## [ENTRIES SUPPLIED]
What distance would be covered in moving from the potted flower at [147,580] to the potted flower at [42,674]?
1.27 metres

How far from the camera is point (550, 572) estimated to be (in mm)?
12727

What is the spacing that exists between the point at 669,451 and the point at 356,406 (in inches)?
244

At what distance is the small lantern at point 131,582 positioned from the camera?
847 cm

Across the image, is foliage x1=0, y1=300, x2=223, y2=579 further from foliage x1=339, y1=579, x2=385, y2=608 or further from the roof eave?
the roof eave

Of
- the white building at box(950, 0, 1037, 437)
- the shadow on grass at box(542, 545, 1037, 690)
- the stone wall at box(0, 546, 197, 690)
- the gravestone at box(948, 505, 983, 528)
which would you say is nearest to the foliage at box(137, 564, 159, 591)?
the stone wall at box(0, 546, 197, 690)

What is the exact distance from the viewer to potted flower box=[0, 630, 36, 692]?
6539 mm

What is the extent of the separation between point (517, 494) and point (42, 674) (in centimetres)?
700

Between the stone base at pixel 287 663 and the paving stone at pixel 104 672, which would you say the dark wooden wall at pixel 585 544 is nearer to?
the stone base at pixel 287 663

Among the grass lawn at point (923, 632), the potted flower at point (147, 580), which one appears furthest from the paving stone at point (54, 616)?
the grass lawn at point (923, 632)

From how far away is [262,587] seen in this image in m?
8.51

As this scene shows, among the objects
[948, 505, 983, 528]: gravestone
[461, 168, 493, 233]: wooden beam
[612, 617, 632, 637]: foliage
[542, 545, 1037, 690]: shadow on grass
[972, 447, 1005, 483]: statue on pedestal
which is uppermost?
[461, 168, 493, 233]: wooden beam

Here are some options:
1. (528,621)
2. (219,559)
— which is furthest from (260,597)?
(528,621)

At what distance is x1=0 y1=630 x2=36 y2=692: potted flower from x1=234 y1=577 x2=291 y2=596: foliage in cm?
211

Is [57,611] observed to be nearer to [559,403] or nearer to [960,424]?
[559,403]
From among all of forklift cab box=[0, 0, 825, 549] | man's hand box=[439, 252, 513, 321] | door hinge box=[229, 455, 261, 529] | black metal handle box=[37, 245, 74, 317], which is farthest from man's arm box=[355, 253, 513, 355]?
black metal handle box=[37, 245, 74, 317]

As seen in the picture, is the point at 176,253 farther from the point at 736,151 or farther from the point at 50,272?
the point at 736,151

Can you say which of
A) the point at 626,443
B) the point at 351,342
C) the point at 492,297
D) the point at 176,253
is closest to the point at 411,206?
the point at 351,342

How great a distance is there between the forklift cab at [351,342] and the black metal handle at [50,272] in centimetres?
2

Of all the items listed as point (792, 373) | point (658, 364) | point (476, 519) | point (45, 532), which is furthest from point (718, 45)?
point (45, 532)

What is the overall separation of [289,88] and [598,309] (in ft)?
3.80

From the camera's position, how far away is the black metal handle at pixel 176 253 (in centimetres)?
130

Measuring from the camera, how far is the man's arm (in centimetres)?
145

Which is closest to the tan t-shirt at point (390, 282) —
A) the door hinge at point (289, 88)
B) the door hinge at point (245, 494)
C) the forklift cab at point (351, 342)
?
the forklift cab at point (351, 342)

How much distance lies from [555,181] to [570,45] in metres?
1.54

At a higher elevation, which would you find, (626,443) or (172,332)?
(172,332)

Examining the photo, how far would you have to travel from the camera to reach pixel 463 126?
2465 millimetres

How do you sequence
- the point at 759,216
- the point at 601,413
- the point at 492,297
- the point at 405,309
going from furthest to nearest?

## [PROBLEM TO WORK ON]
Each line above must be printed exactly as it appears.

## [RESULT OF THIS TASK]
What distance would be covered in moving from the potted flower at [147,580] to the potted flower at [42,674]?
1.27 metres

How far from the camera is point (550, 572) estimated to be (in mm)?
12727

What is the spacing that exists between the point at 669,451 and the point at 356,406 (in inches)?
244

At what distance is the small lantern at point 131,582 positioned from the camera?
847 cm

Across the image, is foliage x1=0, y1=300, x2=223, y2=579 further from foliage x1=339, y1=579, x2=385, y2=608 or further from the roof eave?
the roof eave

Of
- the white building at box(950, 0, 1037, 437)
- the shadow on grass at box(542, 545, 1037, 690)
- the stone wall at box(0, 546, 197, 690)
- the gravestone at box(948, 505, 983, 528)
which would you say is nearest to the foliage at box(137, 564, 159, 591)?
the stone wall at box(0, 546, 197, 690)

What is the exact distance from the viewer to potted flower box=[0, 630, 36, 692]?
6539 mm

What is the extent of the separation between point (517, 494) and point (42, 674) (in centimetres)?
700

Between the stone base at pixel 287 663 and the paving stone at pixel 104 672, which would you say the dark wooden wall at pixel 585 544 is nearer to?
the stone base at pixel 287 663

Among the grass lawn at point (923, 632), the potted flower at point (147, 580), which one appears furthest from the paving stone at point (54, 616)?
the grass lawn at point (923, 632)

From how far away is [262,587] seen in this image in m?
8.51

As this scene shows, among the objects
[948, 505, 983, 528]: gravestone
[461, 168, 493, 233]: wooden beam
[612, 617, 632, 637]: foliage
[542, 545, 1037, 690]: shadow on grass
[972, 447, 1005, 483]: statue on pedestal
which is uppermost?
[461, 168, 493, 233]: wooden beam

Here are some options:
1. (528,621)
2. (219,559)
— which is furthest from (260,597)?
(528,621)

At what distance is x1=0 y1=630 x2=36 y2=692: potted flower from x1=234 y1=577 x2=291 y2=596: foliage in cm?
211

Is [57,611] observed to be nearer to [559,403] or nearer to [960,424]?
[559,403]
From among all of forklift cab box=[0, 0, 825, 549] | man's hand box=[439, 252, 513, 321] | door hinge box=[229, 455, 261, 529] | black metal handle box=[37, 245, 74, 317], which is farthest from man's arm box=[355, 253, 513, 355]?
black metal handle box=[37, 245, 74, 317]

As seen in the picture, is the point at 176,253 farther from the point at 736,151 or farther from the point at 50,272?
the point at 736,151

Can you say which of
A) the point at 626,443
B) the point at 351,342
C) the point at 492,297
D) the point at 176,253
is closest to the point at 411,206?
the point at 351,342

How great a distance is there between the forklift cab at [351,342] and the black metal handle at [50,272] in centimetres?
2

Of all the items listed as point (792, 373) | point (658, 364) | point (476, 519) | point (45, 532), which is furthest from point (718, 45)?
point (45, 532)

What is the overall separation of [289,88] and [598,309] (in ft)?
3.80

From the camera's position, how far away is the black metal handle at pixel 176 253 (in centimetres)?
130

Measuring from the camera, how far is the man's arm (in centimetres)?
145

Which is closest to the tan t-shirt at point (390, 282) —
A) the door hinge at point (289, 88)
B) the door hinge at point (245, 494)
C) the forklift cab at point (351, 342)
?
the forklift cab at point (351, 342)

How much distance lies from [555,181] to [570,45] in metres?
1.54

At a higher elevation, which would you find, (626,443) or (172,332)?
(172,332)

Examining the photo, how far would you have to travel from the camera to reach pixel 463 126?
2465 millimetres

How do you sequence
- the point at 759,216
- the point at 601,413
- the point at 492,297
- the point at 405,309
going from furthest to nearest?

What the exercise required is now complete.